ST. LEO — A month ago, Eric Keaton raised his hands in the universal sign for "touchdown" when a majority of county commissioners said they'd discuss increasing the county's tourism tax, the lowest levy in the region.
On Tuesday, Keaton, the county's tourism director, left a workshop with little hope the 2 percent tax rate would change, at least not now.
Members of the county's Tourist Development Council expressed discomfort with an increase at this time, instead preferring to see what happens with the proposed multifield sports complex that would be built in Wesley Chapel on land donated by the Porter family.
The county would build the complex using $14 million in tourist tax revenue, collected from people who stay in hotels and other short-term lodgings. Seven companies submitted bids to design the project, while two placed bids to manage and operate it. Among those two was Wiregrass Sports LLC, a company formed by the Porters when they originally offered to manage the park but withdrew after the county asked for 7 percent of the park's gross profits.
Purchasing director Scott Stromer said he hopes to have a recommendation on the firms for the March 5 County Commission meeting.
During the workshop, held Tuesday to educate tourism and elected officials and gauge support for a tourist tax increase, Keaton presented a list of things he said are needed to make Pasco competitive in the luring events, including a part-time employee to promote Pasco in the film industry, a sports manager and the services of an advertising agency to manage advertising in print, social media, websites and email. He also expressed the need for upgrading technology so that tourists could get information electronically from kiosks and on mobile devices.
"It's a very competitive market," Keaton said. The total price tag, if everything were adopted, was $22 million.
"This is a wish list," Chief Assistant County Administrator Michele Baker said.
By law, the most the county could increase the tax by is 3 percent, to a total surcharge of 5 percent for hotel or other short-term stays. It would take at least a 4-1 vote of county commissioners to increase the tax.
Budget director Chris Dorsey said the existing 2 percent tax is expected to raise $824,493 during the next fiscal year, while 3 percent would raise an estimated $1.2 million. Four percent would bring in $1.6 million, while 5 percent would garner slightly more than $2 million.

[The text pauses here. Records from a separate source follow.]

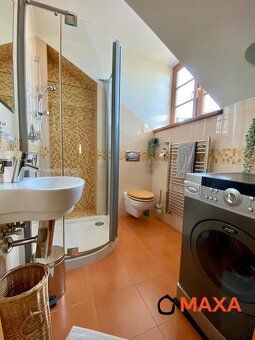 Ponúkame Vám na prenájom apartmán v rodinnom dome v Nedožero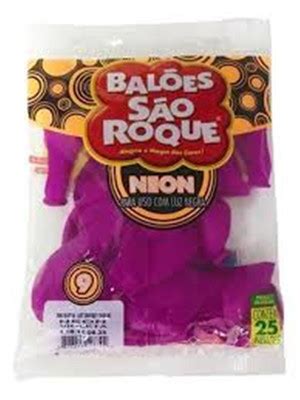 Baloes Bexigas Neon Verde Sao Roque N C Un Compre Produtos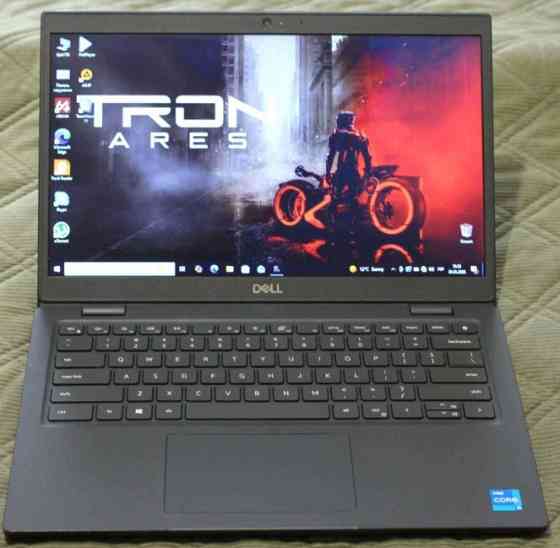 Dell 3420/2022/Intel Core i5-1135G7 8x/Видео4GB/16GB/SSD256/АКБ5ч/14HD Харьков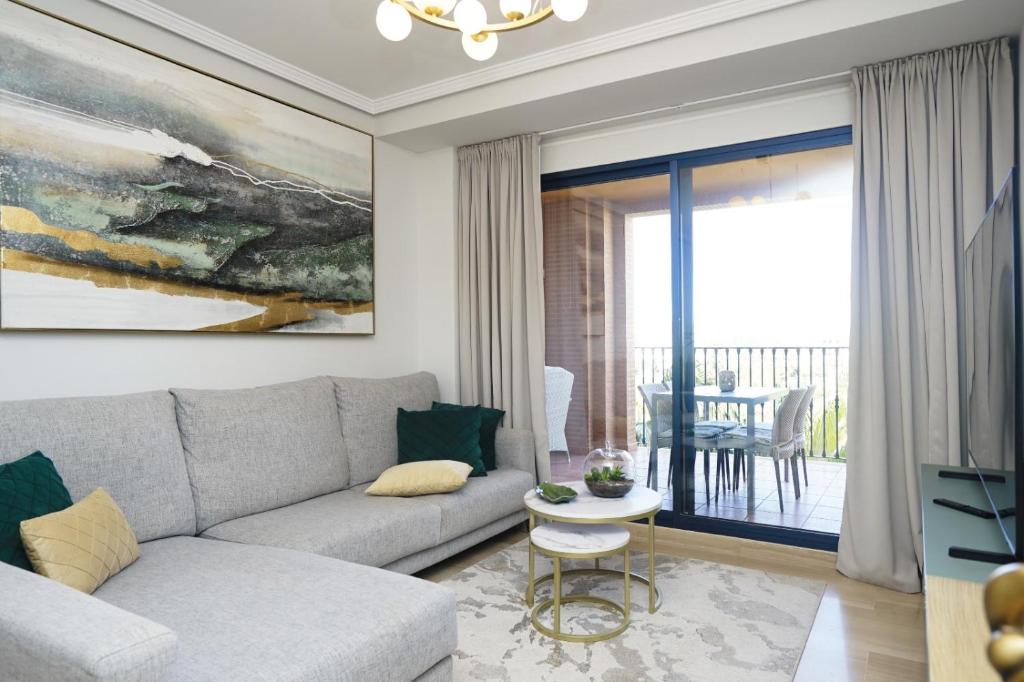 Paradise Rentals Denia VilaMar 2 - 5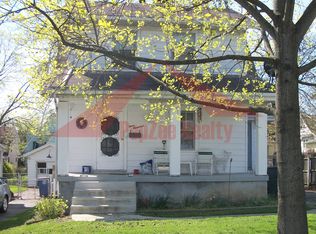 300 Redwood Ave, Dayton, OH 45405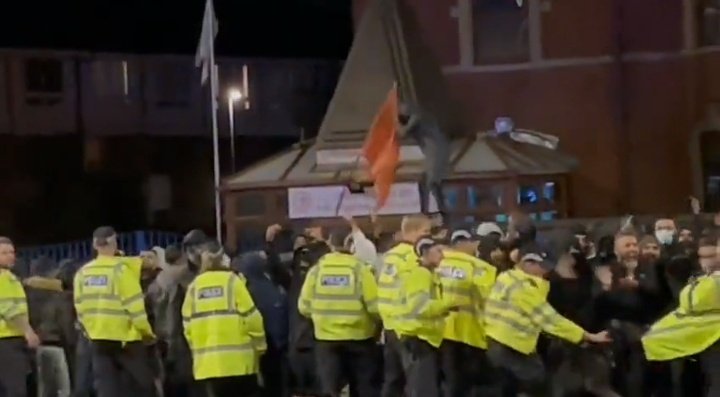 jeet_rana67's tweet image. Peaceful Moslims everywhere 💚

Pasco's hotel tax levy is the lowest in the region. Hernando and Citrus counties both charge 3 percent. Hillsborough and Pinellas are each at 5 percent, though their taxes help pay for major sports stadiums such as Tropicana Field and Raymond James Stadium.
But tourism council members expressed reluctance to increase the tax now.
"It's not a free lunch," said Greg Riehle of Saddlebrook Resorts, which has historically opposed any increase. "It's supposed to help us, and it's not helping us."
He said the resort, which brings in the most tourist tax dollars of any other attraction, has to bid on conventions and a higher tourism rate makes it less competitive.
"It's a real cost that we at Saddlebrook have to indirectly pay for," he said.
Riehle also expressed skepticism that the deal with the Porters would go through. Even if it does, he said, youth sports generate limited visits because kids are in school.
New Port Richey Council member and TDC member Judy DeBella Thomas sided with Riehle.
"I think we might see a drop in rentals," she said. "I think we might be cutting off our nose to spite our face."
But TDC member Toby Caroline of Paradise Lakes nudist resort said those she meets during promotions don't care about the room tax.
"Not one of them has ever questioned the sales tax," she said. "We have been booked solid, and we can't even find a room for people coming into the resorts."
County Commissioner Jack Mariano said he favors the status quo for now but wants to see how things work out. He said in the past that he would be open to a tax increase if the allocations are changed to spend more money on local facilities.
"Let's stay with the 2 percent, see what they do with it and next year come back and revisit this," he said.
The opposition drew sharp criticism from Commissioner Henry Wilson, who first called for the increase and joined Commissioner Kathryn Starkey and TDC member and Dade City Mayor Camille Hernandez in supporting it.
"The county is changing; people's thoughts are changing," he said. "I think your mindset is still stuck in 20 years ago.
"It's the chicken and the egg," Wilson continued. "We're at 2 percent and there's only so much we can do at 2 percent. How are we going to be a premier county and do things the same way we've been doing them for 20 years? Things are not going to change if we don't change how things are done."
Commissioners Pat Mulieri and Ted Schrader kept quiet at the meeting. Mulieri has supported increasing the tax in the past. Schrader said last month he "wasn't sold" on it.